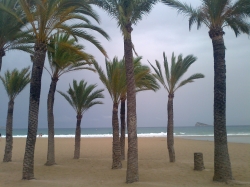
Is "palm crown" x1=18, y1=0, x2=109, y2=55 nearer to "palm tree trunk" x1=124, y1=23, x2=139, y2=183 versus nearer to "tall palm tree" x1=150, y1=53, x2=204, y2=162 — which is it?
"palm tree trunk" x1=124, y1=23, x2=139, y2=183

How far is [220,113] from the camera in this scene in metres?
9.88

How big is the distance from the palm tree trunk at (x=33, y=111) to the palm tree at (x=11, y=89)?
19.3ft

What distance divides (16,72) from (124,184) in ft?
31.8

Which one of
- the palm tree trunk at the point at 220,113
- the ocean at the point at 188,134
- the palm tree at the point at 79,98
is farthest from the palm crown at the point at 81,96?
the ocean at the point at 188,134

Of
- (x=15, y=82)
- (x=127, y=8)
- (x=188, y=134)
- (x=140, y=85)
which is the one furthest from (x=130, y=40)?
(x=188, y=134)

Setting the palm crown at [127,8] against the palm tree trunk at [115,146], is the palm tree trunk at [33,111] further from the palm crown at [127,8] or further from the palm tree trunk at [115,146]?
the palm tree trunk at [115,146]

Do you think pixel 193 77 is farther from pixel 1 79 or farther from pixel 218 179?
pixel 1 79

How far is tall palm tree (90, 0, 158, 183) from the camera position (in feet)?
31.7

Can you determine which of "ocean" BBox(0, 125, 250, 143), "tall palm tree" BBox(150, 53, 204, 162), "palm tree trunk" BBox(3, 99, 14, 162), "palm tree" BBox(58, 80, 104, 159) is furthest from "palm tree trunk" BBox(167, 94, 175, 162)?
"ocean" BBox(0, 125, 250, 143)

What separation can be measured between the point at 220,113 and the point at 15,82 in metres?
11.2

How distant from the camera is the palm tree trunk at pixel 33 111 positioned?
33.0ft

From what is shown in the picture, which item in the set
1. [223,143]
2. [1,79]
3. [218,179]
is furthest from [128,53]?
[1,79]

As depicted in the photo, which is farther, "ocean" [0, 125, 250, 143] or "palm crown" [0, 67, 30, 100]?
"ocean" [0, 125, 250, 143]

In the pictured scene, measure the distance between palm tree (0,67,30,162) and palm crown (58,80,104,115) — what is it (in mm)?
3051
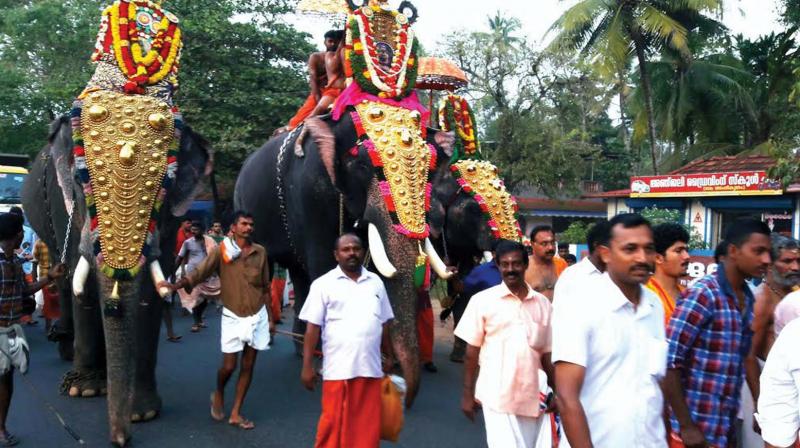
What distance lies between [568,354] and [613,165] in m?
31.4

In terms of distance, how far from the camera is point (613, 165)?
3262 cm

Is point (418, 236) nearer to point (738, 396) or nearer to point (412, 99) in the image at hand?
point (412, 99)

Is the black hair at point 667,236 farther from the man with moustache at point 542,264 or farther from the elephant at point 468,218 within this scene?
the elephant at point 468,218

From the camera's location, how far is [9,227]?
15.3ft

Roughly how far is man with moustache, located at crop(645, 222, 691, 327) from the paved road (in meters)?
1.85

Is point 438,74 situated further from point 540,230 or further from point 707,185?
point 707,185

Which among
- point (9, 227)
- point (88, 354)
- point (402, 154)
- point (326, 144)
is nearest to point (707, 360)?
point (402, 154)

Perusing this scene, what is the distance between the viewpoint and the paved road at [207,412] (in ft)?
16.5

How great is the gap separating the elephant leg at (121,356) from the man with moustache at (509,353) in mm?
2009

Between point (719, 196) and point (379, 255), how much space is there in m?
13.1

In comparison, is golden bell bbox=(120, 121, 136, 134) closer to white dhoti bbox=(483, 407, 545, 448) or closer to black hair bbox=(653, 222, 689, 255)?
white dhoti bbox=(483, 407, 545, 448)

★ ★ ★ ★ ★ ★ ★

Copy the listing above word for word, with every line in its original order, and leave out the pictures.

▶ **FINISHED ANSWER**
Is "palm crown" x1=18, y1=0, x2=109, y2=55 nearer to "palm tree trunk" x1=124, y1=23, x2=139, y2=183 versus nearer to "tall palm tree" x1=150, y1=53, x2=204, y2=162 — which is it?
"palm tree trunk" x1=124, y1=23, x2=139, y2=183

How far is [220,113] from the camera in this scene in metres?
9.88

How big is the distance from the palm tree trunk at (x=33, y=111) to the palm tree at (x=11, y=89)?
19.3ft

What distance divides (16,72) from (124,184) in ft?
31.8

Which one of
- the palm tree trunk at the point at 220,113
- the ocean at the point at 188,134
- the palm tree at the point at 79,98
is farthest from the palm crown at the point at 81,96?
the ocean at the point at 188,134

Of
- (x=15, y=82)
- (x=127, y=8)
- (x=188, y=134)
- (x=140, y=85)
which is the one furthest from (x=130, y=40)?
(x=188, y=134)

Setting the palm crown at [127,8] against the palm tree trunk at [115,146], is the palm tree trunk at [33,111] further from the palm crown at [127,8] or further from the palm tree trunk at [115,146]?
the palm tree trunk at [115,146]

Do you think pixel 193 77 is farther from pixel 1 79 or farther from pixel 218 179?
pixel 1 79

How far is tall palm tree (90, 0, 158, 183) from the camera position (in feet)?
31.7

Can you determine which of "ocean" BBox(0, 125, 250, 143), "tall palm tree" BBox(150, 53, 204, 162), "palm tree trunk" BBox(3, 99, 14, 162), "palm tree" BBox(58, 80, 104, 159) is furthest from "palm tree trunk" BBox(167, 94, 175, 162)?
"ocean" BBox(0, 125, 250, 143)

What separation can be measured between the point at 220,113 and the point at 15,82 in metres?
11.2

How distant from the camera is the palm tree trunk at pixel 33 111 positioned?
33.0ft

From what is shown in the picture, which item in the set
1. [223,143]
2. [1,79]
3. [218,179]
is furthest from [128,53]?
[1,79]

As depicted in the photo, which is farther, "ocean" [0, 125, 250, 143] or "palm crown" [0, 67, 30, 100]?
"ocean" [0, 125, 250, 143]

In the pictured scene, measure the distance between palm tree (0,67,30,162) and palm crown (58,80,104,115) — what is it (in mm)?
3051
What distance lies between [568,354] and [613,165] in m?
31.4

In terms of distance, how far from the camera is point (613, 165)?
3262 cm

Is point (418, 236) nearer to point (738, 396) or nearer to point (412, 99) in the image at hand?
point (412, 99)

Is the black hair at point 667,236 farther from the man with moustache at point 542,264 or farther from the elephant at point 468,218 within this scene?
the elephant at point 468,218

From the camera's location, how far is [9,227]?
15.3ft

Roughly how far is man with moustache, located at crop(645, 222, 691, 327) from the paved road (in meters)?
1.85

Is point 438,74 situated further from point 540,230 or further from point 707,185?
point 707,185

Which among
- point (9, 227)
- point (88, 354)
- point (402, 154)
- point (326, 144)
is nearest to point (707, 360)?
point (402, 154)

Perusing this scene, what is the distance between the viewpoint and the paved road at [207,412] (in ft)?
16.5

How great is the gap separating the elephant leg at (121,356) from the man with moustache at (509,353) in mm?
2009

Between point (719, 196) and point (379, 255), how much space is there in m?
13.1

In comparison, is golden bell bbox=(120, 121, 136, 134) closer to white dhoti bbox=(483, 407, 545, 448) or closer to black hair bbox=(653, 222, 689, 255)?
white dhoti bbox=(483, 407, 545, 448)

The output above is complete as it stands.